Appel à communications : « La notion de race dans les études anglophones : enjeux scientifiques, méthodologiques et épistémologiques »
APPEL À COMMUNICATIONS
Troisième journée d’étude de Transcrit 28 novembre 2025 - Campus Condorcet Organisateurs : Ana Artiaga et Bernard Cros.
« La notion de race dans les études anglophones : enjeux scientifiques, méthodologiques et épistémologiques »
Jusqu’à la Seconde Guerre mondiale, une conception biologisante de la notion de race, apparue dans les sociétés occidentales, notamment anglophones, comme effet de la rencontre coloniale et en particulier de l’esclavage, dominait le discours scientifique. Les courants du racialisme (ou racisme scientifique), du darwinisme social (inspiré par Herbert Spencer et son idée de la « survie des plus aptes ») et de l’eugénisme générèrent ainsi des travaux pseudo-scientifiques divisant l’espèce humaine en sous-espèces, « les races », classées au sein d’une hiérarchie de valeur, au sommet de laquelle figuraient invariablement les Européens du Nord. Celle-ci devint alors un outil au service des puissances coloniales, leur permettant de justifier l’assujettissement et l’exploitation des colonisés et des colonies, et de maintenir leur contrôle sur ces populations et ces territoires (Stepan, 1982). Le libéral-conservateur Joseph Chamberlain, le magnat de l’or et des diamants Cecil Rhodes et l’historien John Seeley furent des représentants typiques de ce courant mis au service de l’impérialisme britannique à la fin du XIXe siècle. L’un des aboutissements les plus notoires de ce dévoiement de la science justifiant une idéologie raciste est sans aucun doute la Shoah. La découverte de l’horreur nazie en 1945, ainsi que l’émergence de nouvelles théories chez les anthropologues (Lévi-Strauss, 1952), a mis progressivement fin à l’utilisation du concept de race pour hiérarchiser les humains.

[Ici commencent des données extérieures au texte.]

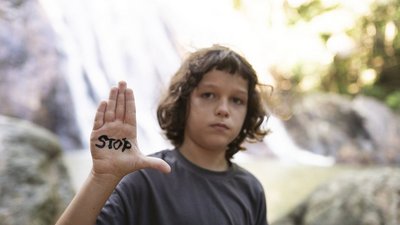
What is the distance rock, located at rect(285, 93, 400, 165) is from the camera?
10008 mm

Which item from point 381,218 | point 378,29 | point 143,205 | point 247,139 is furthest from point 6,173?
point 378,29

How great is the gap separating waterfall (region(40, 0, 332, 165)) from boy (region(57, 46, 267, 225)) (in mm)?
4965

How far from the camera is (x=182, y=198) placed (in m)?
1.37

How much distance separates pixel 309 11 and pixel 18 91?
9559mm

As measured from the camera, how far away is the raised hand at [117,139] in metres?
1.22

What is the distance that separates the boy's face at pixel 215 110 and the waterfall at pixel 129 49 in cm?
501

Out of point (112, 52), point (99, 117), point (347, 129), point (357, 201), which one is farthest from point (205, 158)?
point (347, 129)

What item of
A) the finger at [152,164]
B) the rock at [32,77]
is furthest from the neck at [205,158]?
the rock at [32,77]

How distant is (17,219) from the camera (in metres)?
2.76

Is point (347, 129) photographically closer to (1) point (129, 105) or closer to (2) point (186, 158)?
(2) point (186, 158)

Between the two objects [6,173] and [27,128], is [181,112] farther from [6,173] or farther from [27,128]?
[27,128]

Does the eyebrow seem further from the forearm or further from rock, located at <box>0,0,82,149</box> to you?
rock, located at <box>0,0,82,149</box>

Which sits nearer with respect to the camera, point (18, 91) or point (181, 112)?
point (181, 112)

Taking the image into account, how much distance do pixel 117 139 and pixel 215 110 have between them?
38 centimetres
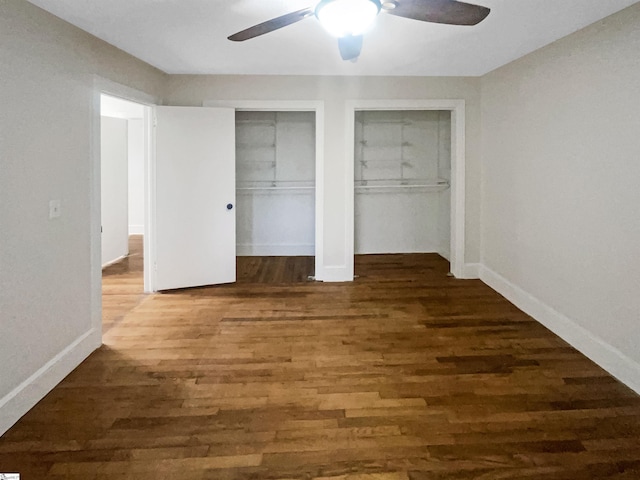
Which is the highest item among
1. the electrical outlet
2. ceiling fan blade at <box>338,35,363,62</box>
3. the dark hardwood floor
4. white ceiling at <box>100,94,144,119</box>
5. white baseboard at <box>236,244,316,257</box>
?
white ceiling at <box>100,94,144,119</box>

Aujourd’hui, le consensus scientifique est que la notion de race ne repose sur aucun fondement biologique. Néanmoins, elle est utilisée par nombre de chercheurs en sciences humaines et sociales comme outil analytique pour comprendre les dynamiques sociales, politiques, économiques ou culturelles des sociétés étudiées. En sociologie, ce sont les travaux de W. E. B. Du Bois (Du Bois, 1903, 1940) qui ont ouvert la voie à l’étude de la race en tant que construction sociale et historique opérant au sein de rapports de pouvoir. À la même période, l’anthropologue Franz Boas défend ce paradigme constructiviste face au racisme scientifique. Des historiens comme Winthrop Jordan (Jordan, 1968) ont examiné comment la race a été historiquement produite aux États-Unis pour justifier l’esclavage et les inégalités raciales. En contexte français, la notion de race a été progressivement réinvestie par certaines disciplines, notamment la sociologie (Fassin et Fassin, 2006), l’anthropologie, l’histoire, la psychologie (Fanon, 1952), tout autant que la recherche en littérature et sur les arts en général. C’est d’ailleurs dans des départements de littérature et de littérature comparée d’universités américaines que, influencées par la French Theory, naissent les études postcoloniales, dans laquelle la race joue un rôle prédominant. L’Orientalisme : L’Orient créé par l’Occident d’Edward Saïd, lui-même professeur de littérature comparée à Columbia, marque le tournant clé de ce mouvement en 1978.
Ces travaux, comme ceux issus plus récemment des études intersectionnelles, des critical race studies ou plus récemment encore du mouvement décolonial dans la recherche (Denscombe, 2024), ont contribué à légitimer l’usage scientifique de la notion. Loin de naturaliser le concept de race, ils s’attachent à en historiciser la construction et à mettre en lumière ses effets concrets sur les individus et les institutions. Pour expliquer la persistance des inégalités causées par
l’appartenance à un groupe racial altérisé dans les sociétés anglophones, et ce malgré la fin de la ségrégation institutionnalisée et de la colonisation, l’idée d’un racisme systémique abrité au cœur des structures sociales fait son chemin. Les années 1970 et 1980 voient par exemple se développer plusieurs courants de pensée autour de la notion de race aux États-Unis, telles que la Critical Race Theory, apparue dans les écoles de droit étatsuniennes au milieu des années 1980, dont le président Donald Trump a interdit l’enseignement dans les établissements scolaires publics américains cette année. Ce champ analyse les inégalités raciales systémiques à travers les structures politiques et juridiques, plutôt que les préjugés individuels, et critique notamment l’idéologie colorblind, qui masque les inégalités structurelles en niant l’existence de la race au nom de l’universalisme et de l’antiracisme, et en considérant que l’emploi de la catégorie de race révélerait le racisme de celles et ceux qui l’utilisent. Certains chercheurs analysent même ce « daltonisme racial » (colorblindness) contemporain comme une forme de racisme (Bonilla-Silva, 2006).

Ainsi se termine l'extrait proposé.